One is the bicycle. The basic purpose of the bicycle is the same as all the other modes of transportation that man over the millenia has invented: to move him from one place to another faster than he can walk. Most modern vehicles are perversions of that purpose. They move man from one place to another much faster than he has any business going, or at great cost, or they move him amid clouds of noise and poisonous fumes, or they move him in status symbols or sex symbols, or they kill him while they're moving him, or they do all of those injuries.

But the bicycle remains pure. It moves man faster than he can walk, but in such a way that its rider can still look at the scenery, exchange pleasantries with those he meets, enjoy the sunshine and fresh air, and improve his body while he is traveling. The bicycle depletes no precious natural resource; it pollutes neither air nor water; it costs little; it requires no expressways or highways or parking garages. Changes in its design and mechanics over the years have been genuine improvements, not done for the sake of fashion or planned obsolescence. Properly cared for, it will last for generations, and it's still a joy to behold and use.

The only machine that can match the bicycle and the ceiling fan for usefulness-without-penalty, I think, is the windmill. I'm not talking about the kind of windmill you see in postcards from Holland or Cape Cod, the kind that Don Quixote fought. Those machines were gristmills, most of them, and would qualify for our list if they were still used for that purpose, but they're only tourist attractions now.

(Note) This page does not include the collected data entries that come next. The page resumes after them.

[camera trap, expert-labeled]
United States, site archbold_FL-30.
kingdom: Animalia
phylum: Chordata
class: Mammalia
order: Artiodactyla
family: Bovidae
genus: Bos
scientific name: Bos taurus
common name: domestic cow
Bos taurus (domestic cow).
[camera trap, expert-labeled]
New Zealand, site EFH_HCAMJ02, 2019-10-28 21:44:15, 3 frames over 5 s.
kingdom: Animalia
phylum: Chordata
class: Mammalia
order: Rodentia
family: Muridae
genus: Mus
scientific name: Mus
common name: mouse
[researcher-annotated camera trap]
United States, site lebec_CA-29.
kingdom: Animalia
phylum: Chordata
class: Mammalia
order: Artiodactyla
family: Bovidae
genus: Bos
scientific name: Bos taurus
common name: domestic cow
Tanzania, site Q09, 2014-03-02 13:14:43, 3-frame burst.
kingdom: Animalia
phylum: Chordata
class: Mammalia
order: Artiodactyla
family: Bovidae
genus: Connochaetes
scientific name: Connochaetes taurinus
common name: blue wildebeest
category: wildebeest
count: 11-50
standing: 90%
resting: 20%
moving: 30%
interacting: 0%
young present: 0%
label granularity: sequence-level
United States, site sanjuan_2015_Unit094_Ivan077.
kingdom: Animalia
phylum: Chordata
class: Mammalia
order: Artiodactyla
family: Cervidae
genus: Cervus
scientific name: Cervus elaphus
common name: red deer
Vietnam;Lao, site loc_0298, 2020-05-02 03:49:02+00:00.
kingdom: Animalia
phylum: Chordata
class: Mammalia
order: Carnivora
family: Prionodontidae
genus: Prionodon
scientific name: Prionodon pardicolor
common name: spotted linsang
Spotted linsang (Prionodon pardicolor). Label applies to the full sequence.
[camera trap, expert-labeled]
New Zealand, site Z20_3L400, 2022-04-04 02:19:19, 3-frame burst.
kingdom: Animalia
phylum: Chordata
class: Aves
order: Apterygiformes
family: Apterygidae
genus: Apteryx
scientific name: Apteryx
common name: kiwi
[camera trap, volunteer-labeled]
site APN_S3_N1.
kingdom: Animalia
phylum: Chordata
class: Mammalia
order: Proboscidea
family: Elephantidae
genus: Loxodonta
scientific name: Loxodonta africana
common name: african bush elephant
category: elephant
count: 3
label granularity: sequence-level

I'm talking about the kind of windmill you see along country roads throughout the Midwest and South west. That mill harnesses the region's most plentiful resource—wind—to obtain the region's most needed commodity—water. It does its job without depleting its energy source or dirtying the sky. It can be left untended for months or even years, requiring only a little oil or a new sucker rod from time to time. Its workings are so simple that a child can understand their principle, and a teenager, working with an experienced windmill man, can master their problems in a day.

A windmill adds dignity to an otherwise drab land scape. In flat country, its tower provides a height from which to gaze into the distance. Its work is beautiful to watch, and its sounds—the whir of the wind through the wheel, the “thunk-thunk” of the rod, and the splash of cool water into the tank—renew the soul. The windmill works in perfect harmony with nature, never taking more from the earth than she can yield healthily. It's no accident that the water problems of windmill regions have increased in proportion to the replacement of that machine with electric and gasoline-powered pumps. Nature eventually will command the correction of that error, I think, and the windmill will return to its rightful places just as the ceiling fan and the bicycle have.